Goal -
Convert the rows in the part that opens with the line containing "What amount of" and closes with the line containing "11631 centimetres" into a two-column CSV with the headers text and answer. Give one CSV line per row, put each field in quotes, and replace line breaks with spaces.

****************************************

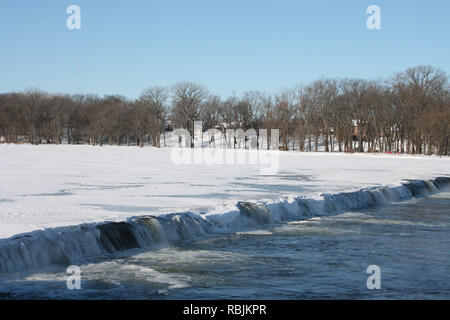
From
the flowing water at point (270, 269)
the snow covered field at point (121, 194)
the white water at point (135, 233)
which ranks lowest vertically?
the flowing water at point (270, 269)

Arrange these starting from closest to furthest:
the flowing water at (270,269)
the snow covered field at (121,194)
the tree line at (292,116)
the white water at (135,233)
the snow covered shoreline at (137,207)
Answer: the flowing water at (270,269) < the white water at (135,233) < the snow covered shoreline at (137,207) < the snow covered field at (121,194) < the tree line at (292,116)

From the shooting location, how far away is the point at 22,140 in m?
134

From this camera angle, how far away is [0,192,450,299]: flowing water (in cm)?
962

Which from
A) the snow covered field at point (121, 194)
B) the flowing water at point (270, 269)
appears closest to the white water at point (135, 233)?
the flowing water at point (270, 269)

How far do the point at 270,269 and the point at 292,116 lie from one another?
106266 mm

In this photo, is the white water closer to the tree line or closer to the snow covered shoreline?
the snow covered shoreline

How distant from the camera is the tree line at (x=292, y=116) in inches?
3612

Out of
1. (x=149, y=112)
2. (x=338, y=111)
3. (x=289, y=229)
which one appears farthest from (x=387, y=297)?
(x=149, y=112)

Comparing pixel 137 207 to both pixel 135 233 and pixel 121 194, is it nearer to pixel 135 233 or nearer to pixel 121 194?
pixel 135 233

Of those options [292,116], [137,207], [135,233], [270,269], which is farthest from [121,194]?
[292,116]

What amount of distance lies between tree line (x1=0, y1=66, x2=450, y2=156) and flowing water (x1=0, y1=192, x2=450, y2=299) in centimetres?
7009

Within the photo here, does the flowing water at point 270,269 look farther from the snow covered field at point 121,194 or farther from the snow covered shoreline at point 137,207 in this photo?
the snow covered field at point 121,194

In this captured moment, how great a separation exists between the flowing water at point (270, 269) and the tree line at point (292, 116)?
70094 millimetres

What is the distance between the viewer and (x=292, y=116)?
11631 centimetres
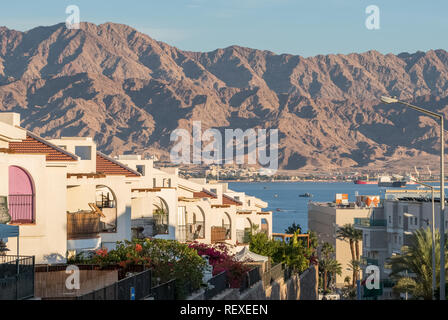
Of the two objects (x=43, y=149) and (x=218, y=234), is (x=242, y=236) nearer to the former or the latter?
(x=218, y=234)

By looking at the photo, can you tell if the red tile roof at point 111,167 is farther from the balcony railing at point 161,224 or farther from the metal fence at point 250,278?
the metal fence at point 250,278

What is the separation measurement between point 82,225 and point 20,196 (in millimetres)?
4909

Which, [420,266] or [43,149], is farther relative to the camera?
[420,266]

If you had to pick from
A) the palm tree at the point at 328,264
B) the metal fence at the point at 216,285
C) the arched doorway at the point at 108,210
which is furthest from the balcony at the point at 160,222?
the palm tree at the point at 328,264

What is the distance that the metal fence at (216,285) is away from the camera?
2950cm

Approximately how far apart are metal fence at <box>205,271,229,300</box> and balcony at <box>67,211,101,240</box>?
7306 millimetres

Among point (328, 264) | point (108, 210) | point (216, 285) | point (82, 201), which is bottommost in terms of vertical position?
point (328, 264)

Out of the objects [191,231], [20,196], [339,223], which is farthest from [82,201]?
[339,223]

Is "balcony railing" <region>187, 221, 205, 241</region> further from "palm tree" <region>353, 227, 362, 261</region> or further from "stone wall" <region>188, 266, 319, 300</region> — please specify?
"palm tree" <region>353, 227, 362, 261</region>

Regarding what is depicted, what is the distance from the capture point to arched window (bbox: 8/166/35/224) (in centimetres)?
3228

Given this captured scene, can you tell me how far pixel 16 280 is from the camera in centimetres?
2059

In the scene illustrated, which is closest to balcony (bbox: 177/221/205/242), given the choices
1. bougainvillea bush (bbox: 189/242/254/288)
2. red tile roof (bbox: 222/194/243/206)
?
bougainvillea bush (bbox: 189/242/254/288)

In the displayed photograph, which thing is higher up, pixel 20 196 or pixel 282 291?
pixel 20 196
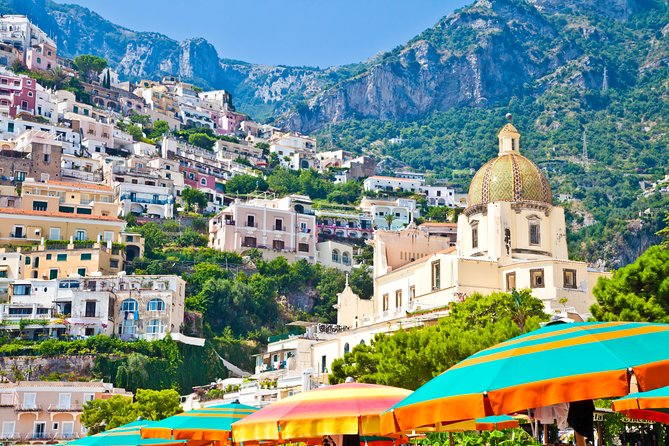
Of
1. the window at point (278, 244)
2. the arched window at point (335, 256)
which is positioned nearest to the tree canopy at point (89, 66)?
the window at point (278, 244)

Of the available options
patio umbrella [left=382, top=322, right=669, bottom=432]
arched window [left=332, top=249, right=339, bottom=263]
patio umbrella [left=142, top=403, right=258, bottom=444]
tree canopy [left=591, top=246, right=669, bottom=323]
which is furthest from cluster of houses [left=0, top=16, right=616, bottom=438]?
patio umbrella [left=382, top=322, right=669, bottom=432]

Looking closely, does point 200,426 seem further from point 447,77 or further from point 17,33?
point 447,77

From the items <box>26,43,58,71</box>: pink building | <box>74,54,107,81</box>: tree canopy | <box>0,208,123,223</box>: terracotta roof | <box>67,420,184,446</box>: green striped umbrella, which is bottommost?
<box>67,420,184,446</box>: green striped umbrella

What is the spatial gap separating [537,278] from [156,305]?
29.9m

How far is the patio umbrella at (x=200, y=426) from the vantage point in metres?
15.9

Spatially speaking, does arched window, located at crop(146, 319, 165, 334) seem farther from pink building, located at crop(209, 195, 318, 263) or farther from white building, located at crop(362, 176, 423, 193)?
white building, located at crop(362, 176, 423, 193)

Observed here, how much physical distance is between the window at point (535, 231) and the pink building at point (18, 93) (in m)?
71.2

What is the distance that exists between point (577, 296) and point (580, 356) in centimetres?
3189

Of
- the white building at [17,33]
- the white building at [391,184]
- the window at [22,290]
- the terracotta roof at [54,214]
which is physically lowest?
the window at [22,290]

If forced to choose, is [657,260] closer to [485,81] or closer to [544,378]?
[544,378]

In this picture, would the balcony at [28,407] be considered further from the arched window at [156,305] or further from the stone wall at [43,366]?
the arched window at [156,305]

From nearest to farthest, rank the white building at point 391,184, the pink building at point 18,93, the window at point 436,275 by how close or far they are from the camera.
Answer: the window at point 436,275 < the pink building at point 18,93 < the white building at point 391,184

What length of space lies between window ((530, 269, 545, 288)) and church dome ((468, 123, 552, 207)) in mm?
3766

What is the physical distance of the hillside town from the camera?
42.4 m
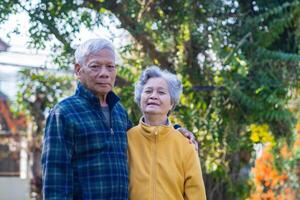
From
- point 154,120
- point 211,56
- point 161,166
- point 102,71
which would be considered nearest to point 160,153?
point 161,166

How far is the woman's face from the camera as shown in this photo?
2598 mm

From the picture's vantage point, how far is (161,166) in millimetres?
2496

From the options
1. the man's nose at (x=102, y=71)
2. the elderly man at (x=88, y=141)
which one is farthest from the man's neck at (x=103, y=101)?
the man's nose at (x=102, y=71)

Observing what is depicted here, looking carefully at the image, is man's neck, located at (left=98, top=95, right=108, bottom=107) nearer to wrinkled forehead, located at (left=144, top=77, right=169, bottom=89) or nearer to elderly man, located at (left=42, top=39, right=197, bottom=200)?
elderly man, located at (left=42, top=39, right=197, bottom=200)

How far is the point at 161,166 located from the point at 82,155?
36 centimetres

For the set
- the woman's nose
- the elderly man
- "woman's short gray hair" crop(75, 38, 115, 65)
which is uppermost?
"woman's short gray hair" crop(75, 38, 115, 65)

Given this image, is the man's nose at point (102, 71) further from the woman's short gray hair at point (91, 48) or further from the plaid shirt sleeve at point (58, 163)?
the plaid shirt sleeve at point (58, 163)

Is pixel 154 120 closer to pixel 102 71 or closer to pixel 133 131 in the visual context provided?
pixel 133 131

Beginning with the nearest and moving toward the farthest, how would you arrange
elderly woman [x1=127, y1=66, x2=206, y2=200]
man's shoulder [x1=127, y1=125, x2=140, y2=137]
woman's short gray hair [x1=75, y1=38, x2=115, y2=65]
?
woman's short gray hair [x1=75, y1=38, x2=115, y2=65], elderly woman [x1=127, y1=66, x2=206, y2=200], man's shoulder [x1=127, y1=125, x2=140, y2=137]

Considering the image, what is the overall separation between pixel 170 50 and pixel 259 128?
1.12m

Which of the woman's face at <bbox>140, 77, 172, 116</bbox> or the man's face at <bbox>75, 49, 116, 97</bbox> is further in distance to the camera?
the woman's face at <bbox>140, 77, 172, 116</bbox>

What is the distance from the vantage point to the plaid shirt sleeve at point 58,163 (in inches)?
87.7

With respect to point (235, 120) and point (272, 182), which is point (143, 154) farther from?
point (272, 182)

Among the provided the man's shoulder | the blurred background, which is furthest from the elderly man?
the blurred background
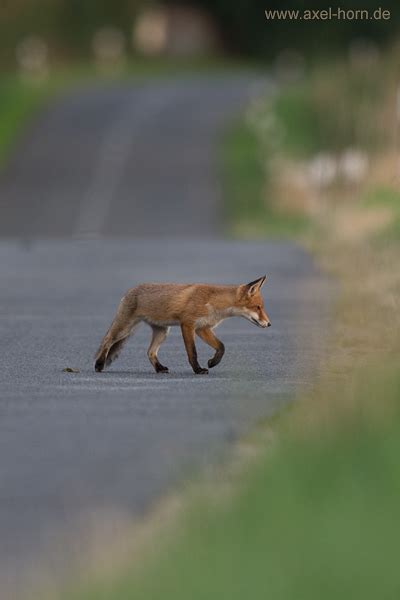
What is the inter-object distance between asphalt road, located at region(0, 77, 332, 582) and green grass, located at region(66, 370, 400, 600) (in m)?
0.56

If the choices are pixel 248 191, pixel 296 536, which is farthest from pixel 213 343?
pixel 248 191

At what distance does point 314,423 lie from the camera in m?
9.37

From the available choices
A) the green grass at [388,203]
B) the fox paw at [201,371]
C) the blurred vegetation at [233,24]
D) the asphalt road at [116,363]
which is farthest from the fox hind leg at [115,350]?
the blurred vegetation at [233,24]

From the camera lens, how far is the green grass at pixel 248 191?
3541cm

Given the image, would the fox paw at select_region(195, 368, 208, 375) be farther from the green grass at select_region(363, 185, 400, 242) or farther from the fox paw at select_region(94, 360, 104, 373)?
the green grass at select_region(363, 185, 400, 242)

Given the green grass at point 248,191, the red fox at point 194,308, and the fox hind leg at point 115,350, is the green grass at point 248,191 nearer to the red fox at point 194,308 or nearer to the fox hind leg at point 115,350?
the fox hind leg at point 115,350

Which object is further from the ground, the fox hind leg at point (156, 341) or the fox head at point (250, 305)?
the fox head at point (250, 305)

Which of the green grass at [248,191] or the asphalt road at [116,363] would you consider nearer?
the asphalt road at [116,363]

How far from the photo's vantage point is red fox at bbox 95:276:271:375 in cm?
1320

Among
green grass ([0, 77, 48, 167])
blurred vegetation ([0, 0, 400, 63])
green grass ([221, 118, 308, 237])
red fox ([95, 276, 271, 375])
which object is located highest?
red fox ([95, 276, 271, 375])

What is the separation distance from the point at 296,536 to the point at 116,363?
7.89 m

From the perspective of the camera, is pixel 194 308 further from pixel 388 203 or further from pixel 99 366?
→ pixel 388 203

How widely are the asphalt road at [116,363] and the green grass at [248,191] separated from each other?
57 centimetres

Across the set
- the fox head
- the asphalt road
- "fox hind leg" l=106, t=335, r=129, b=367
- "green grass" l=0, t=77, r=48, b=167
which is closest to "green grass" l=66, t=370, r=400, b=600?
the asphalt road
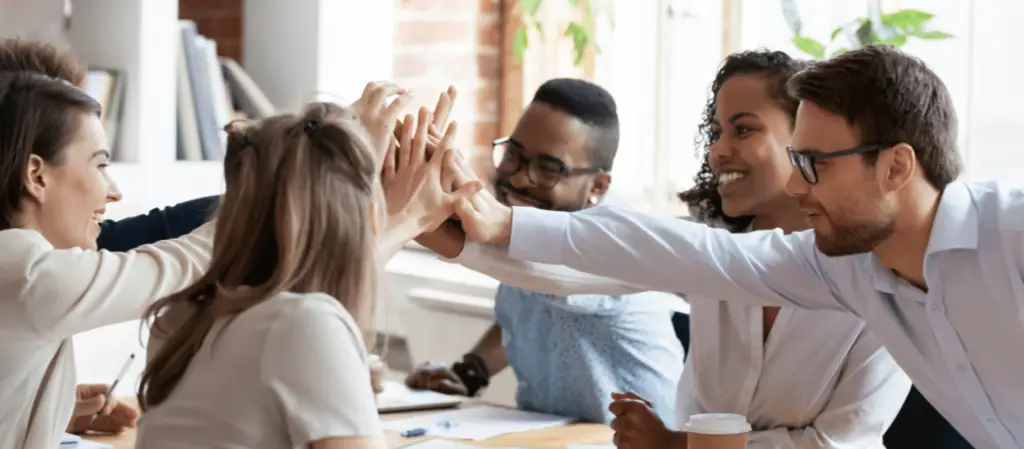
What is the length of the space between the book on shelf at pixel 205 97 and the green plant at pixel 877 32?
139 centimetres

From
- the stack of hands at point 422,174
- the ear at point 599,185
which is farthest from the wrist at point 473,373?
the stack of hands at point 422,174

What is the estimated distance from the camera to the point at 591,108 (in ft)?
9.11

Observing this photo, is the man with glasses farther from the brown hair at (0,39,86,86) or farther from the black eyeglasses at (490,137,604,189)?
the brown hair at (0,39,86,86)

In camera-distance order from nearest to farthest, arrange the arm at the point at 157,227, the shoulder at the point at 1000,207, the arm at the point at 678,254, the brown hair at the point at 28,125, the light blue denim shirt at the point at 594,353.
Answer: the shoulder at the point at 1000,207 < the brown hair at the point at 28,125 < the arm at the point at 678,254 < the arm at the point at 157,227 < the light blue denim shirt at the point at 594,353

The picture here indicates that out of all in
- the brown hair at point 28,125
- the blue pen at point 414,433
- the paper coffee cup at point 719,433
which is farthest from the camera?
the blue pen at point 414,433

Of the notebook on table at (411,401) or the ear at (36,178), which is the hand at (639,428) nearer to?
the notebook on table at (411,401)

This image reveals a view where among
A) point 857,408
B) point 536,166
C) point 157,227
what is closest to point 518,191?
point 536,166

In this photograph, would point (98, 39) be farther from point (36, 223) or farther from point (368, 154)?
point (368, 154)

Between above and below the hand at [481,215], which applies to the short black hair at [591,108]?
above

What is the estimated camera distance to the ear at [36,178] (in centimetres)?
206

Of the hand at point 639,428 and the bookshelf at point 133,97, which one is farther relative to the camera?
the bookshelf at point 133,97

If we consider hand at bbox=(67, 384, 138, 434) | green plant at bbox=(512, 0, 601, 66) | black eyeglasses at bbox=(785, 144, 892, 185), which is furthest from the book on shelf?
black eyeglasses at bbox=(785, 144, 892, 185)

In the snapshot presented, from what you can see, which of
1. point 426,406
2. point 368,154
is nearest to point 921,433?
point 426,406

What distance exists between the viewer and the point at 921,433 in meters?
2.38
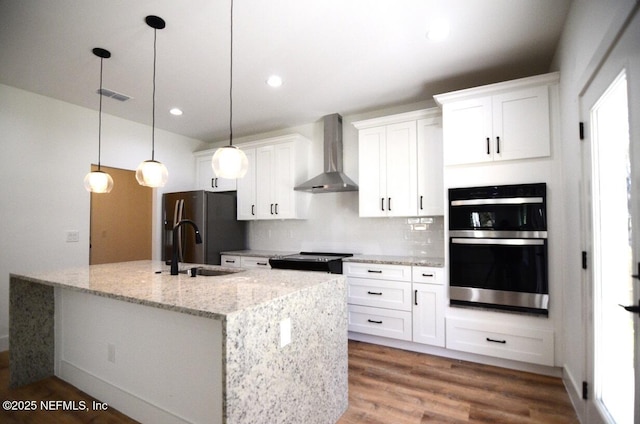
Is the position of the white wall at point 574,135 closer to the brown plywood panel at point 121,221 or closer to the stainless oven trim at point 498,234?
the stainless oven trim at point 498,234

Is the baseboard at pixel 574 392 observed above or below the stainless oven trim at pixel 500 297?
below

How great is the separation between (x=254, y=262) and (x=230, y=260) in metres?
0.40

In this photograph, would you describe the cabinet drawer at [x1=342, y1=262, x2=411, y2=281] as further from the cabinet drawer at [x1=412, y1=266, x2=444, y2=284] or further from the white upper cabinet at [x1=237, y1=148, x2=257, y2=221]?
the white upper cabinet at [x1=237, y1=148, x2=257, y2=221]

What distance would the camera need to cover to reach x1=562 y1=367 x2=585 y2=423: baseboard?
1.94 meters

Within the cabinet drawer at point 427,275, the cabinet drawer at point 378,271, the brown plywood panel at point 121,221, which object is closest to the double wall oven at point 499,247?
the cabinet drawer at point 427,275

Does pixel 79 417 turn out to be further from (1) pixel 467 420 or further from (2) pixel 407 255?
(2) pixel 407 255

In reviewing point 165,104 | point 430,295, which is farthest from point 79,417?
point 165,104

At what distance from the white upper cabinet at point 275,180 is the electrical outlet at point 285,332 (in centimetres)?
263

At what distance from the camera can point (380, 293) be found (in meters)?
3.23

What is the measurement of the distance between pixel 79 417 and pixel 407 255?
3.19 meters

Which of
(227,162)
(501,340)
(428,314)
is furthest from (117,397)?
(501,340)

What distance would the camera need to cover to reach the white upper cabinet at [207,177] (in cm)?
476

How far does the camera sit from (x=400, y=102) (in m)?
3.66

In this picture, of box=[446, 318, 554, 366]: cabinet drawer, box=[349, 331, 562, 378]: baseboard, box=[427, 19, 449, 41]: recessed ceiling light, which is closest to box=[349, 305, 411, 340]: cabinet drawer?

****************************************

Written answer -
text,answer
"What amount of distance lies between tree line (x1=0, y1=66, x2=450, y2=156) and flowing water (x1=0, y1=192, x2=450, y2=299) in centimetres?","7009"
"Within the photo here, does the flowing water at point 270,269 look farther from the snow covered field at point 121,194 or farther from the snow covered shoreline at point 137,207 in this photo?","the snow covered field at point 121,194"
"In this captured moment, how great a separation exists between the flowing water at point (270, 269) and the tree line at point (292, 116)?","70094 millimetres"
"What is the distance between the viewer and (x=292, y=116)?","11631 centimetres"